Ian named all the chickens. He swears the two Rock Bards, Salt and Pepper, are easy to tell apart (they’re not) but that only he knows the difference between the two Rhodies, Rusty and Red. I refer to all four of them as the Chickens, even though Ian protests. He says that’s like calling him the Kid. Thanks to her green eggs, Ian took inspiration from Dr. Seuss and called the Americana Sam.

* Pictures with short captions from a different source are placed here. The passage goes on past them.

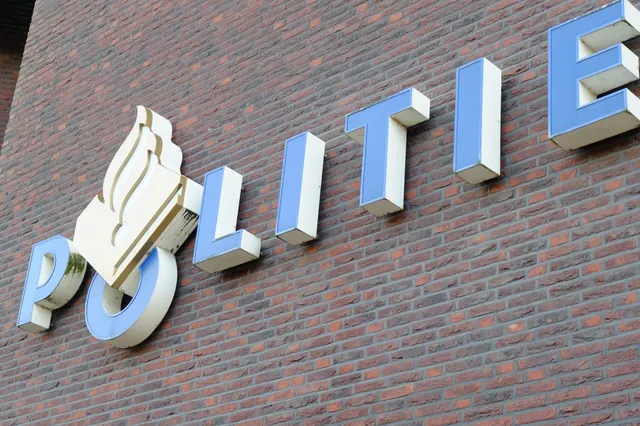 Getuigen gezocht voor woninginbraak Ouddorp
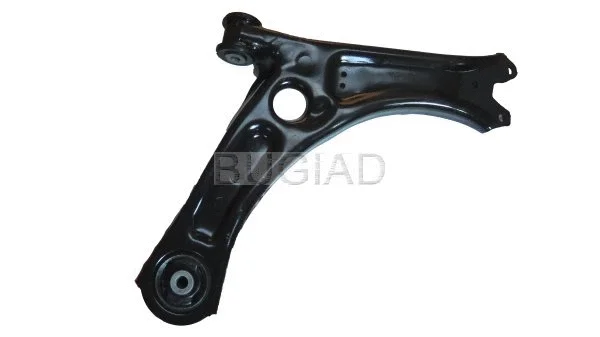 Control/Trailing Arm, wheel suspension (BSP23449)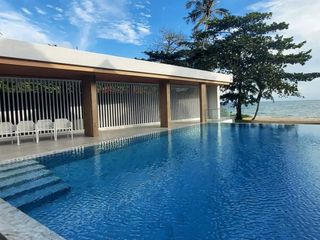 Villa zum Kauf mit 3 Zimmer in Klaeng, Rayong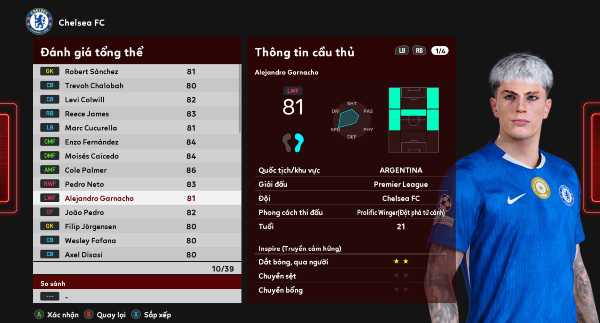 pes-2026-sp-football-life-2026-viet-hoa-real-faces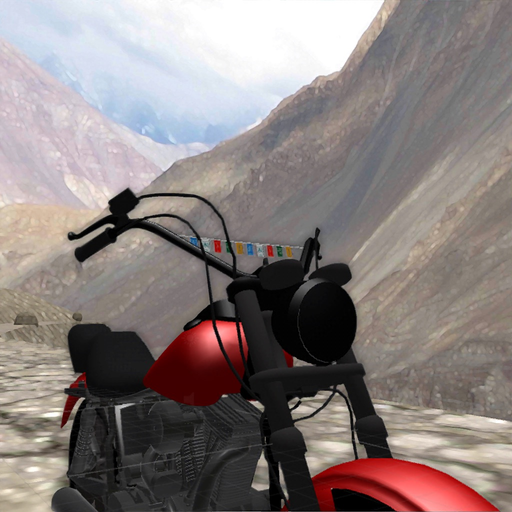 Tubelight app icon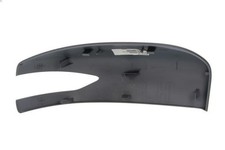 Copertura degli specchietti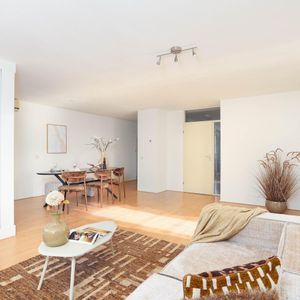 Wageningseberg 378 Photo 4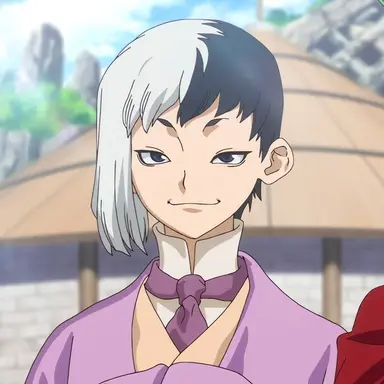 Profile image of ゲン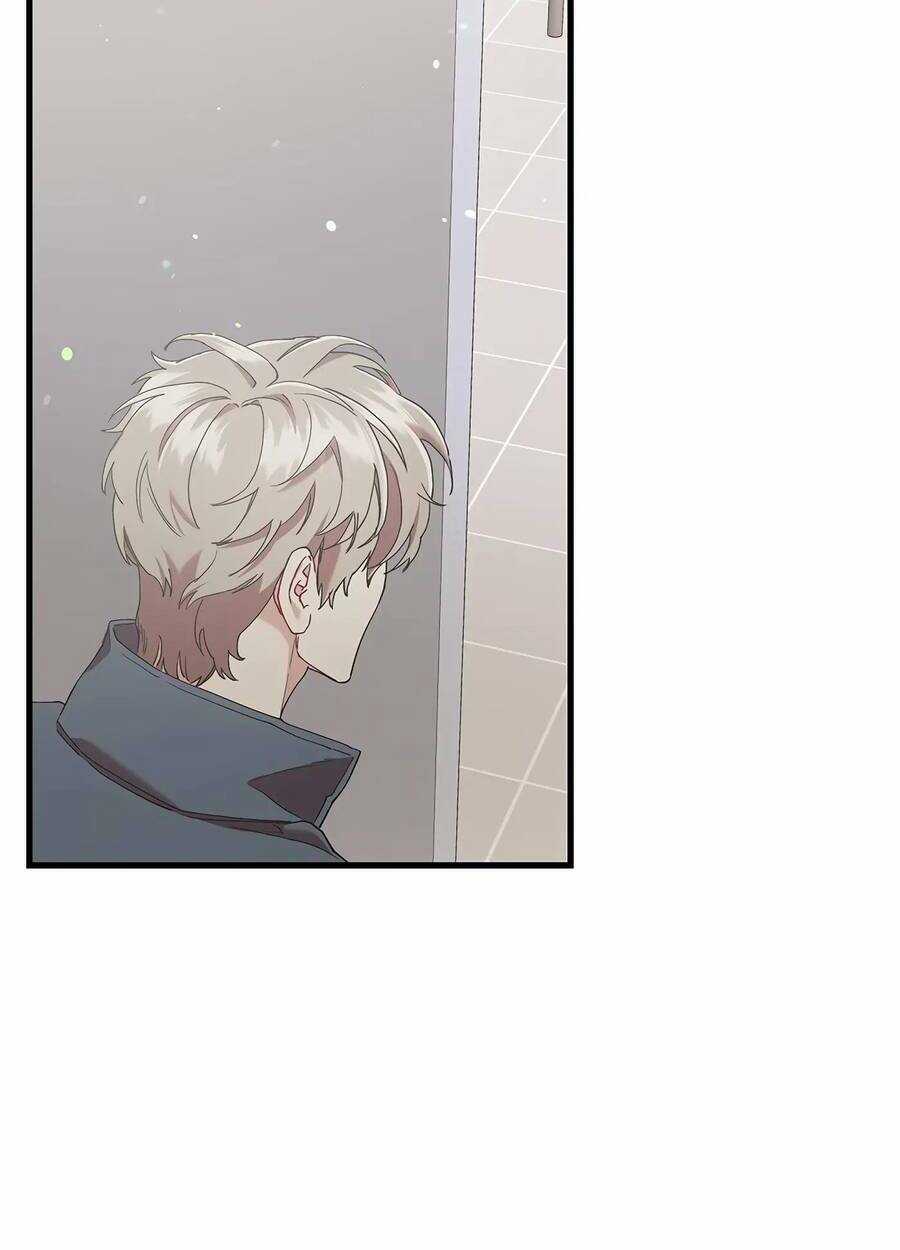 Người Chồng Thứ Hai Của Tôi Chapter 59 trang 120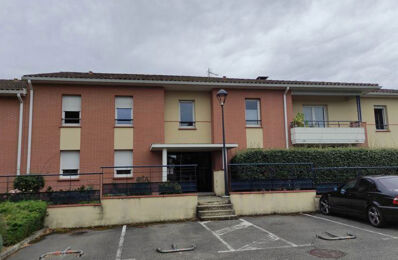 vente appartement 162 000 € à proximité de Labastide-Saint-Sernin (31620)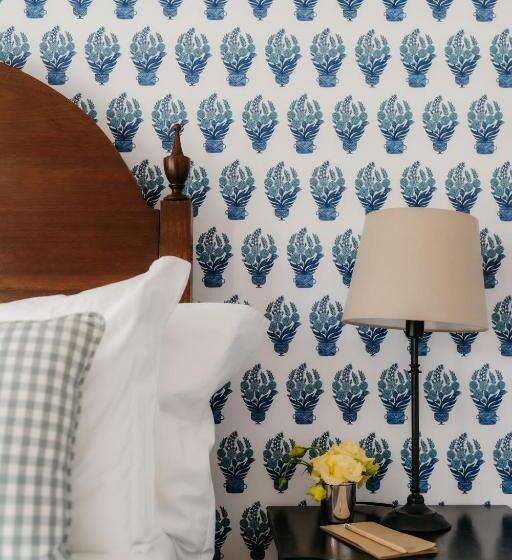 Классический Номер, Quinta Dos Machados Countryside Hotel & Spa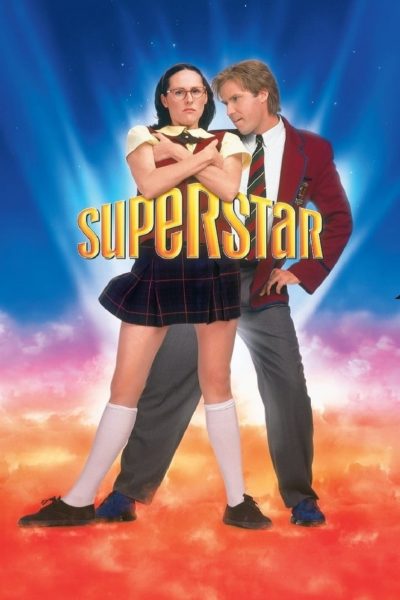 Superstar-poster-1999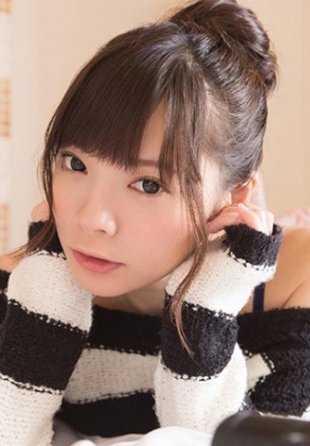 358WITH-047 美绪(20) S-Cute 和小巧的美少女甜蜜拍摄H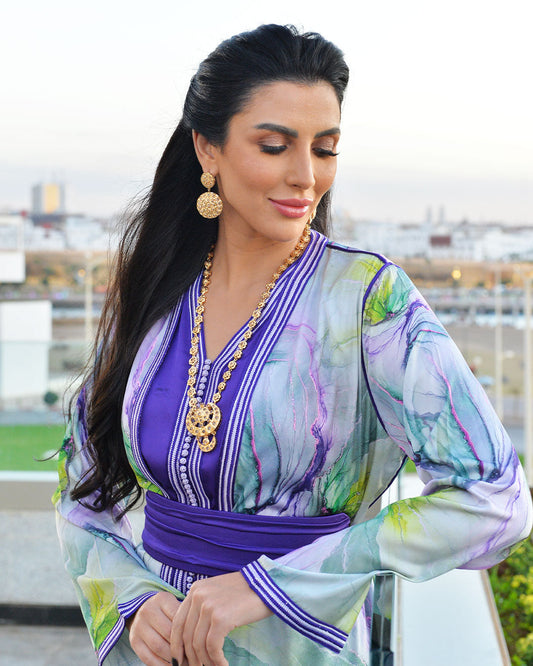 حياة 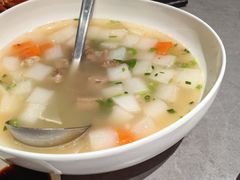 -喜记顺德菜(南昌万象城店)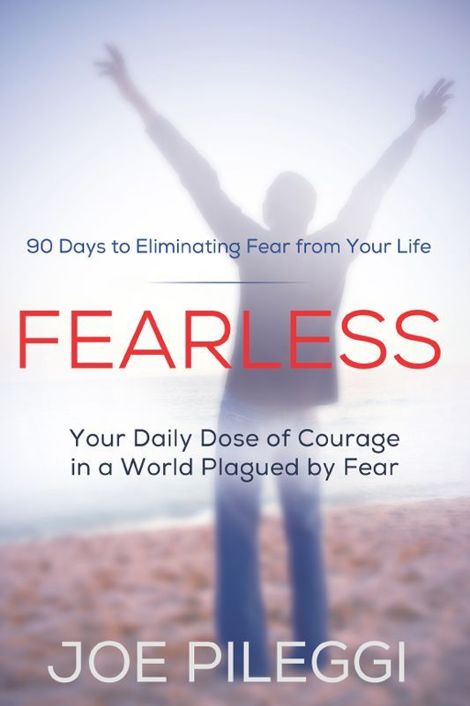 FearLess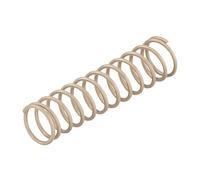 H&S 702341 Ultra 2024 Needle Spring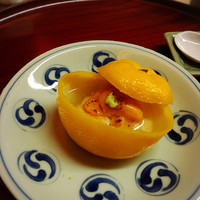 松川 - 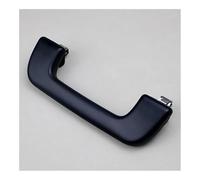 FGKDLDZCZM Revêtement panneau intérieur poignée porte Poignée De Toit Avant, Arrière, Gauche Et Droite, Pour A4 B8/S4/A5/S5/RS5 Coupé Quattro/A6 C7/Q5 2009-2014( Black Right Front)
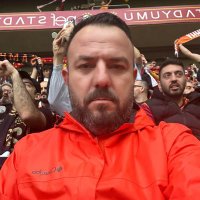 S€RHAT (@felipe35melo) 's Twitter Profile Photo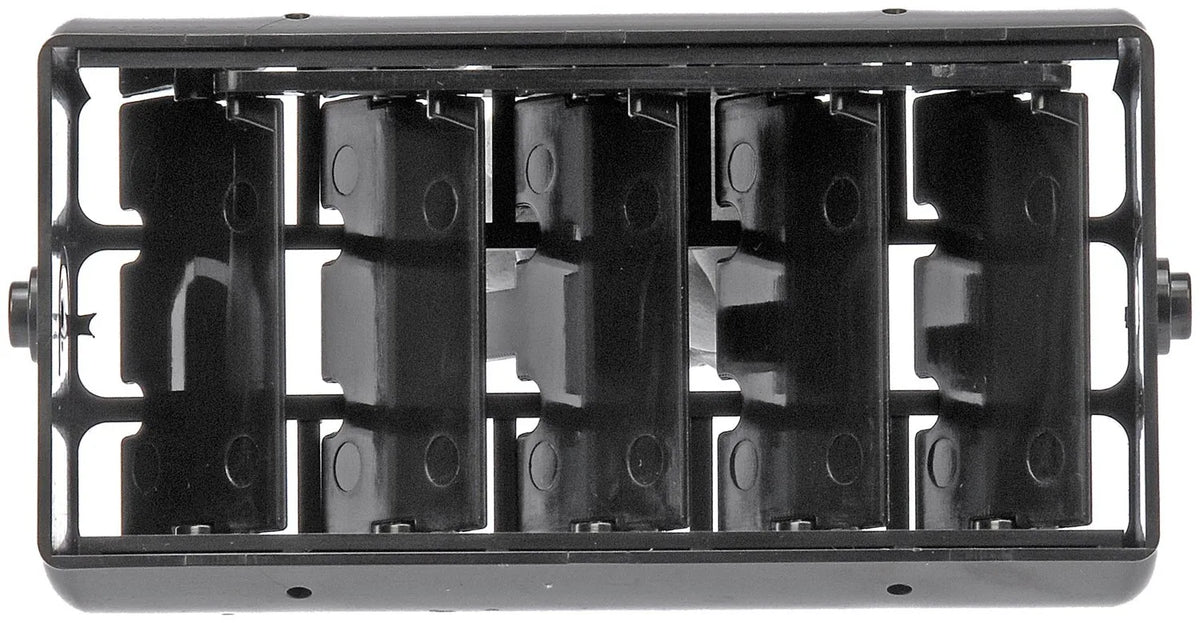 Dorman 216-5409 Dashboard Air Vent
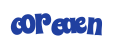 https://certificadoindicado.analise.com/home/captcha/v/68f4b46de12c0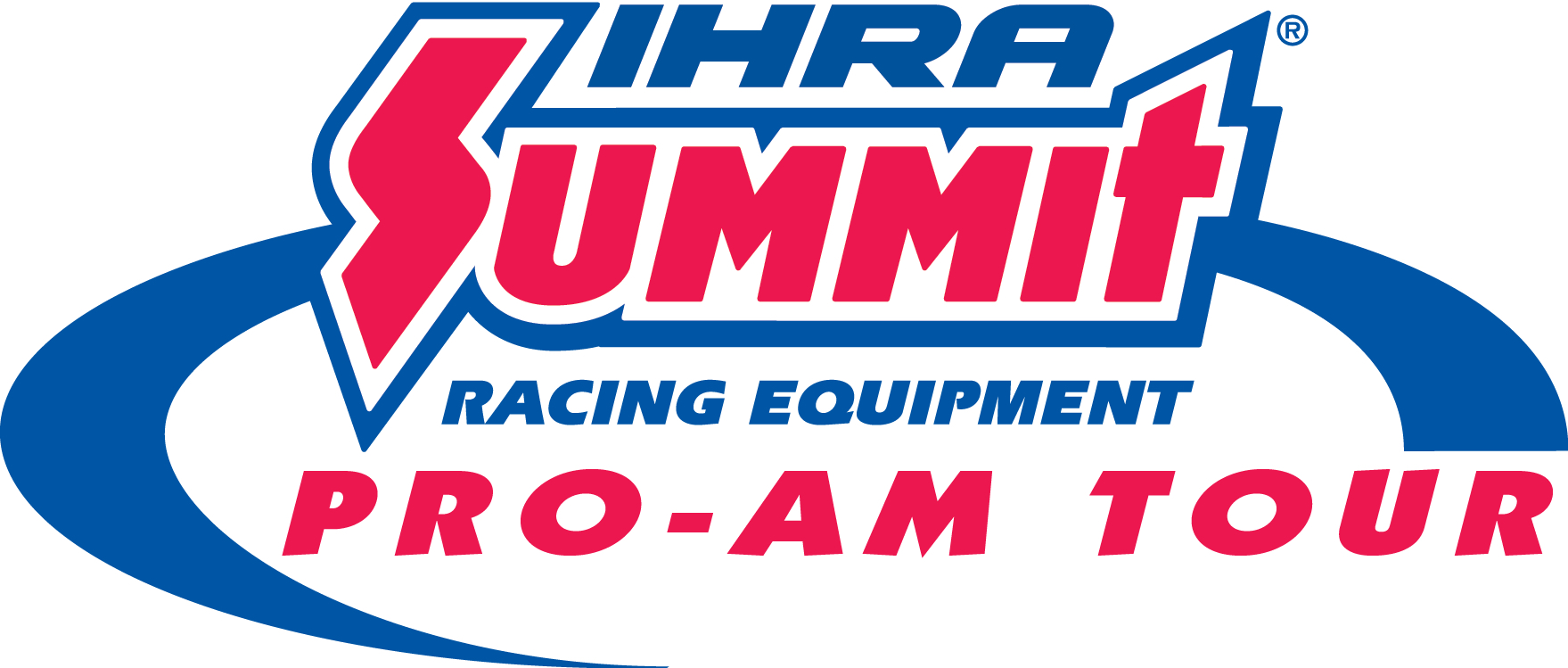 FREE LIVE STREAMING VIDEO From The IHRA Pro-Am In Bradenton Florida Right Here!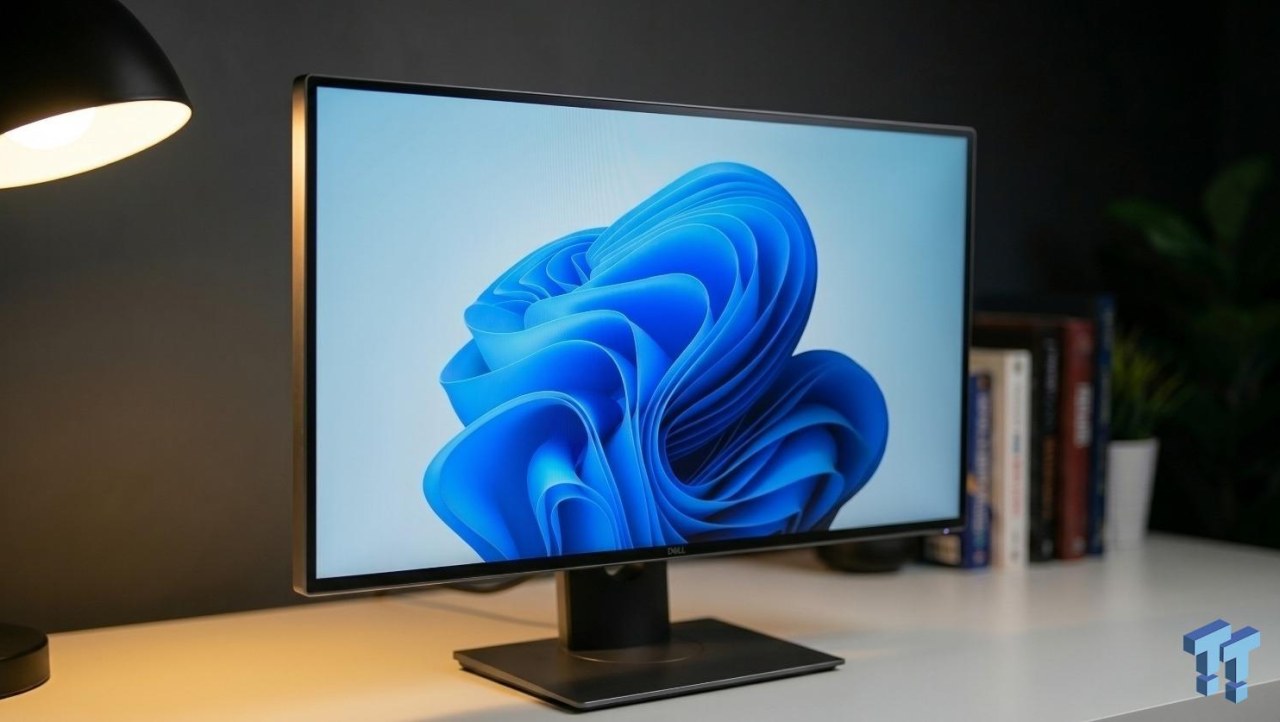 Windows 11 is secretly throttling your apps - here's how to catch it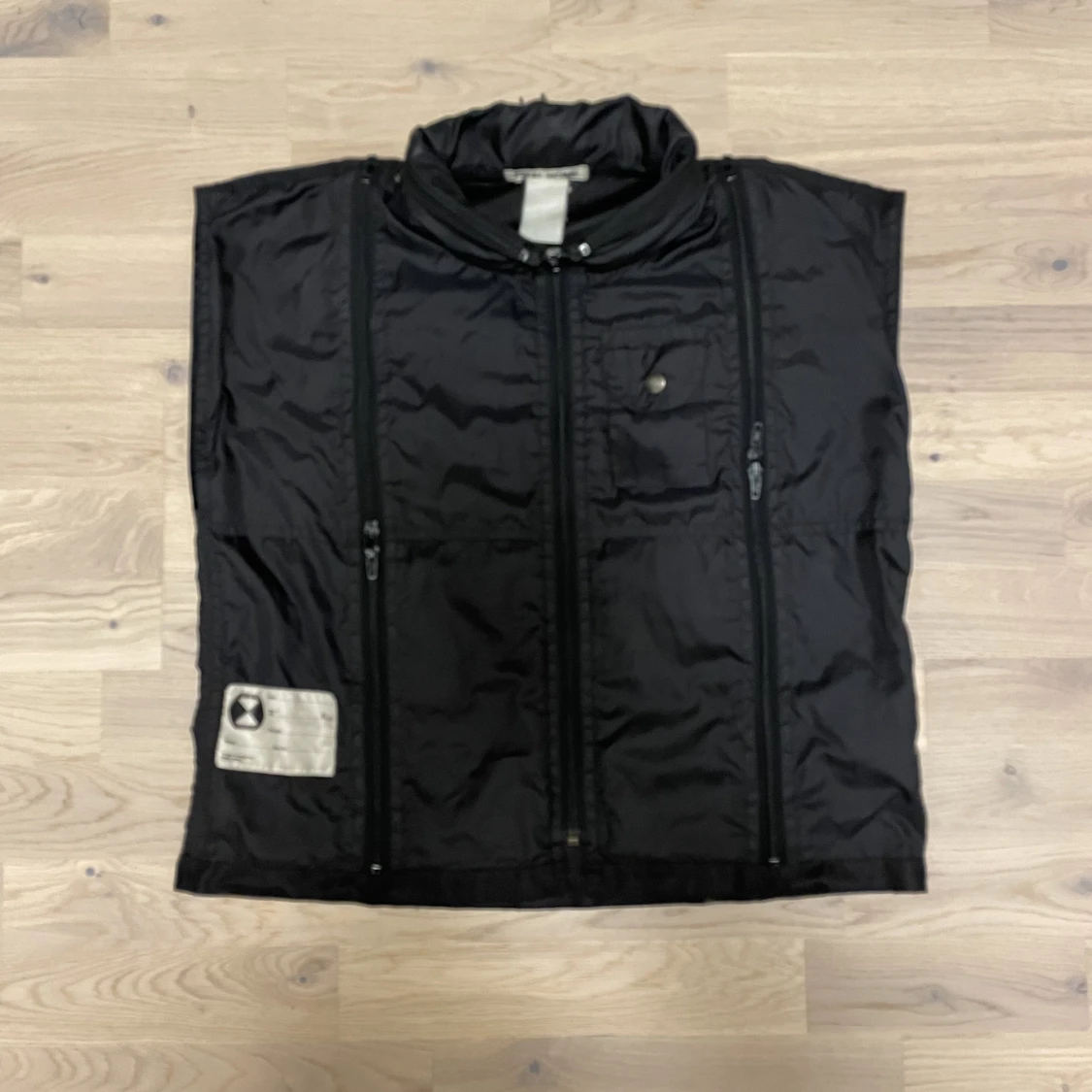 Final Home Väst - 1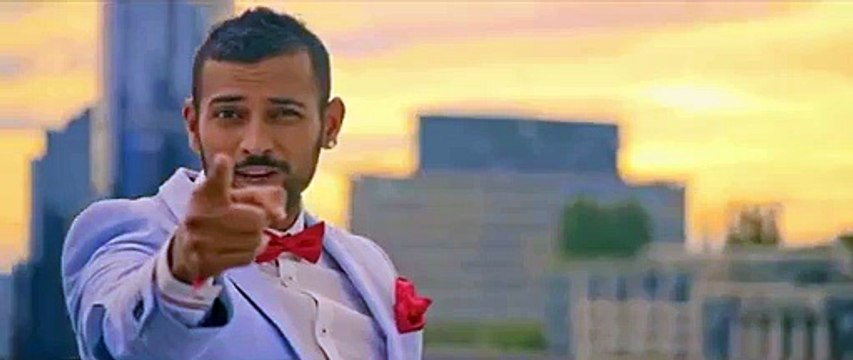 Banda Ban ja -Garry sandhu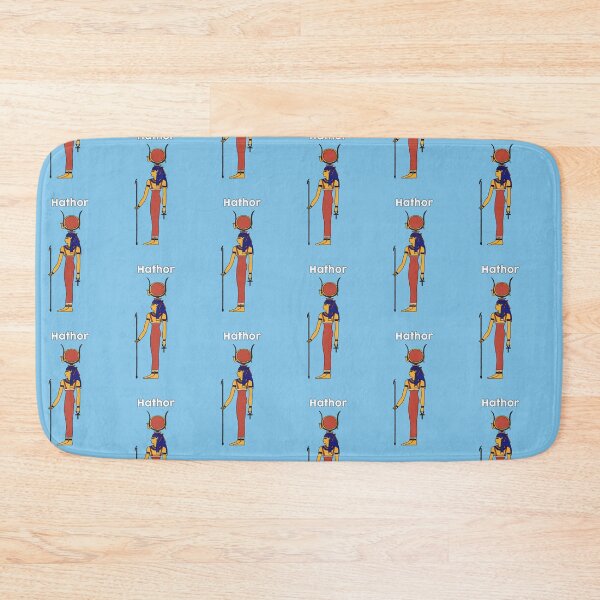 Item preview, Hathor designed and sold by elviamontemayor.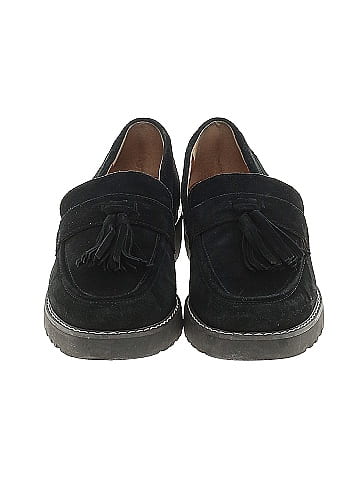 Sarto by Franco Sarto Flats (view 2)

We started out with six fluffy yellow chicks, two of each kind, all supposedly female. But at eight weeks, it was clear, at least to anyone who’d been examining pictures of bird genitalia on one of several Web sites devoted to backyard chickens, that one of the Americanas was a rooster.
“Why can’t we keep him?” Ian asked.
“Because he would mate with the girl chickens.” I’ve never shielded my son from the facts of life.
“So?”
“So roosters can get aggressive. Besides, we don’t need the eggs fertilized, so there’s no point.” Of course, sex is easier to explain when it’s something that other people do, without any uncomfortable images of Mommy and Daddy groping in the darkness.
“We couldn’t keep the rooster even if we wanted to,” I told Ian. “We’re zoned for hens but not roosters. Roosters are too noisy.”
After they finish eating, most of the chickens venture into the yard, stepping like ladies in high heels navigating an icy sidewalk. One Rhodie walks up the ramp to the henhouse and settles into the egg-laying corner.
Ian plops down into the chair next to me. “What do you think chickens think about?”
I run a hand over his hair. “Nothing. I think they think about nothing.”
“Well, I think you’re wrong.”
The whipped cream and marshmallows have already dissolved into his hot chocolate, but Ian doesn’t care. He sips the sweet brew, watches and waits. And waits. And waits.
“You have any homework this weekend?”
“No.” A white foam mustache quivers above his lip.
“You sure?”
“I’m sure.”
A third grader, Ian began a gifted program this year. The greater workload resulted in some initial growing pains; during his fall conference, his teacher expressed concern about missing and incomplete assignments. After the conference, I bought Ian a giant calendar and helped him devise a filing system. It has made a world of difference.